The 150 URC units would not comprise a continuing-care or assisted-living facility, Harris and Gray are quick to say, though the network would likely use MIT's health services. "This would move toward being a more intergenerational, community-building approach," Harris explains. "What we envision now is that people would have access to lectures, athletic facilities, and auditing classes, or maybe special courses that would appeal to residents." Gray says probable investors include "folks who are now living in the suburbs in homes that have appreciated enormously and are now too large for them—empty nesters—who want to reconnect with the MIT [and urban] community and reinvest their capital gains in something that is close to the campus," Boston, and the MBTA Red Line. MIT has been supportive and encouraging, says Gray, currently a professor of mechanical engineering and computer science, and has offered the use of meeting space, resources, and mailing lists for MIT-affiliated people older than 55. But the university would have no financial or other investment in the project.

Harris has researched existing university- and college-linked senior housing across the country and found many of them too far away from each other—and estranged from the under 55 population. "At the more isolated CCRCs, people are not interacting except with staff who are brought in," he reports. "I think people are going to start demanding more integrated communities in urban areas. While these CCRCs are providing marvelous alternative care for people who cannot or do not stay in their own homes, I think over the long term there can be more of the Beacon Hill Village or 'Harvard Square Village' idea of staying in a home and getting access to a richer menu of services, and I think people who move into such a community would find their lives more enriched than if they stayed in individual homes or apartments."

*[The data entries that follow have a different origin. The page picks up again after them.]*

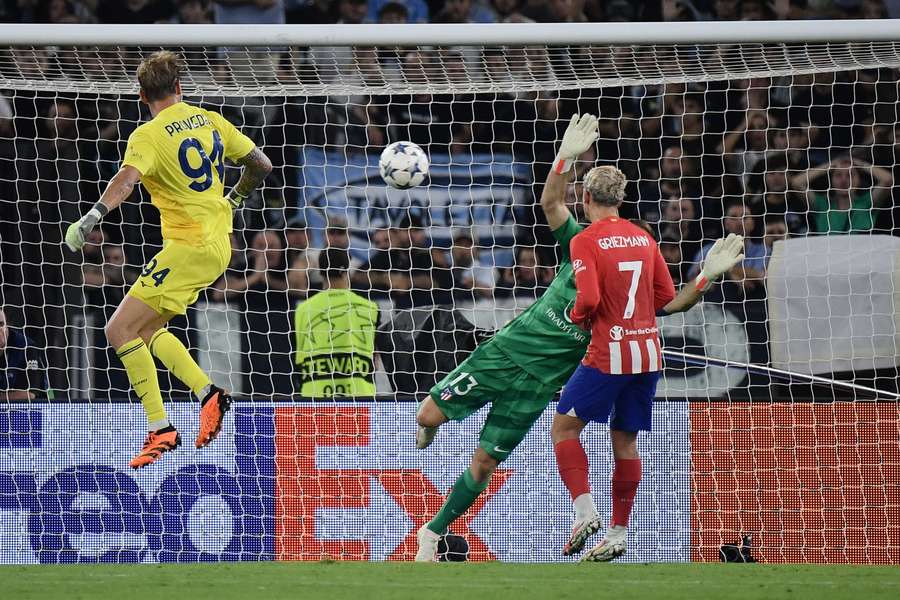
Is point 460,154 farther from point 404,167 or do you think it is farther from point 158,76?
point 158,76

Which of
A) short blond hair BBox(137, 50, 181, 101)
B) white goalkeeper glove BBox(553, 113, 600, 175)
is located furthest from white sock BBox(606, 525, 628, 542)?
short blond hair BBox(137, 50, 181, 101)

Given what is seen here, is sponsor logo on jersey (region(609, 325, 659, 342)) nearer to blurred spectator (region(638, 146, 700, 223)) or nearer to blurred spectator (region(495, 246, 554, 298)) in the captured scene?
blurred spectator (region(495, 246, 554, 298))

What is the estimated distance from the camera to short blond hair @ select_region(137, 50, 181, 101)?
6.78 meters

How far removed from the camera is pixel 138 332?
22.8ft

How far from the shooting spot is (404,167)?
7.64 meters

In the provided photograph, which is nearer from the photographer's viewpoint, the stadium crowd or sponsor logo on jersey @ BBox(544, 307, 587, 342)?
sponsor logo on jersey @ BBox(544, 307, 587, 342)

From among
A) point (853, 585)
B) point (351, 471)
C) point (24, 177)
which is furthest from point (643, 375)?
point (24, 177)

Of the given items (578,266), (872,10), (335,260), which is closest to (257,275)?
(335,260)

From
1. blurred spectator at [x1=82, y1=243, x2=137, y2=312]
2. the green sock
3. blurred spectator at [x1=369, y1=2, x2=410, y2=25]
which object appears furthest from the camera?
blurred spectator at [x1=369, y1=2, x2=410, y2=25]

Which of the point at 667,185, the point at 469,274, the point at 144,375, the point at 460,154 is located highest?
the point at 460,154

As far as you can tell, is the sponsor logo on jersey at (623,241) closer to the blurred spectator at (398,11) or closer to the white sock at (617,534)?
the white sock at (617,534)

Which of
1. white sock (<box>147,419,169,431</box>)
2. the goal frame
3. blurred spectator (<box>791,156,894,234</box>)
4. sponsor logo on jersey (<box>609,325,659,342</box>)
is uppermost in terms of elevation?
the goal frame

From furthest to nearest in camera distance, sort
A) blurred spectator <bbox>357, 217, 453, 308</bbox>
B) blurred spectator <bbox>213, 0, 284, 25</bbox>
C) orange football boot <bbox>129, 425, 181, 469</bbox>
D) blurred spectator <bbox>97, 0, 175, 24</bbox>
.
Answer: blurred spectator <bbox>213, 0, 284, 25</bbox>
blurred spectator <bbox>97, 0, 175, 24</bbox>
blurred spectator <bbox>357, 217, 453, 308</bbox>
orange football boot <bbox>129, 425, 181, 469</bbox>

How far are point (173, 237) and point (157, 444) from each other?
108cm
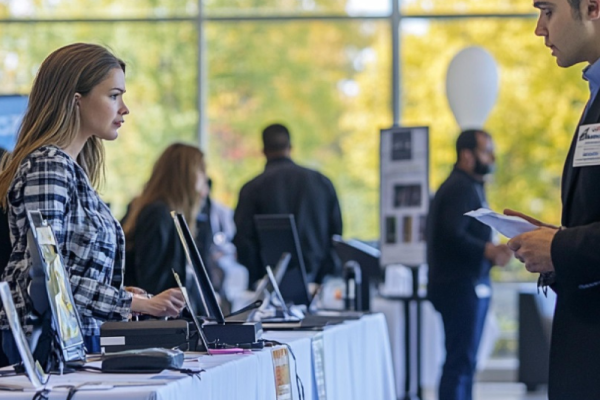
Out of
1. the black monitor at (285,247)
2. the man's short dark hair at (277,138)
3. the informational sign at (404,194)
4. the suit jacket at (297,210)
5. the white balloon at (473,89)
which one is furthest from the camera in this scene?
the white balloon at (473,89)

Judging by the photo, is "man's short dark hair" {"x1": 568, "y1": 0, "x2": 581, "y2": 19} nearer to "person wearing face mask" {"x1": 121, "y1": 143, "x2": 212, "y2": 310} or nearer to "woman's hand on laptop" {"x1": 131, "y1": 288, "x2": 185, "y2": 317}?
"woman's hand on laptop" {"x1": 131, "y1": 288, "x2": 185, "y2": 317}

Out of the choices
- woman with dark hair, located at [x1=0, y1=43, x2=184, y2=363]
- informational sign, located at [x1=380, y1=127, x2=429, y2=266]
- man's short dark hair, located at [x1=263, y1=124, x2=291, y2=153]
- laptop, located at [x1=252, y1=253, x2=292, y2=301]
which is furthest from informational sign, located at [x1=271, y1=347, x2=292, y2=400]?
informational sign, located at [x1=380, y1=127, x2=429, y2=266]

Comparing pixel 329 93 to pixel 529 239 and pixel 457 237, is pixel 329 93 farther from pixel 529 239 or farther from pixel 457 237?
pixel 529 239

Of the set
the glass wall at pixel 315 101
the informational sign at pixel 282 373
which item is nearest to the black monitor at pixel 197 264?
the informational sign at pixel 282 373

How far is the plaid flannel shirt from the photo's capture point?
Answer: 9.21 ft

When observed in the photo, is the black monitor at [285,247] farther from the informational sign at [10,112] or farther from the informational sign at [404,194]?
the informational sign at [10,112]

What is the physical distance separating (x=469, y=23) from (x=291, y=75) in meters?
1.56

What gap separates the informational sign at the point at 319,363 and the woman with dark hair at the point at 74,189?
2.15ft

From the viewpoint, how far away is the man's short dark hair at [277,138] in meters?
6.41

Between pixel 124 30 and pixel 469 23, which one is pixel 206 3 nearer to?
pixel 124 30

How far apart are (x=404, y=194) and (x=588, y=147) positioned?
4.48m

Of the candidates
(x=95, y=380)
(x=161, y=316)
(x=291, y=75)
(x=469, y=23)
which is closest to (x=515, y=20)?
(x=469, y=23)

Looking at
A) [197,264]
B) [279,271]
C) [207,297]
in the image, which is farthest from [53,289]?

The unusual Beacon Hill Village in Boston is a nonprofit membership organization of older residents who live independently in neighboring homes, but who, as a group, contract for household services, transportation, shopping, niche services (such as computer instruction), and home healthcare (www.beaconhillvillage.org). Harris himself, a founding member of the nine-member group involved with URC, does not plan to move into one of the MIT apartments. But he would like to create a "Harvard Square Village" where residents could participate in University life without need of a formalized relationship. "People who have been in an academic community and want to remain there [as they age] are more used to interacting with younger people," Harris says. "Younger people are one of the main reasons you want to stay on."

 

Nell Porter Brown is the assistant editor of this magazine.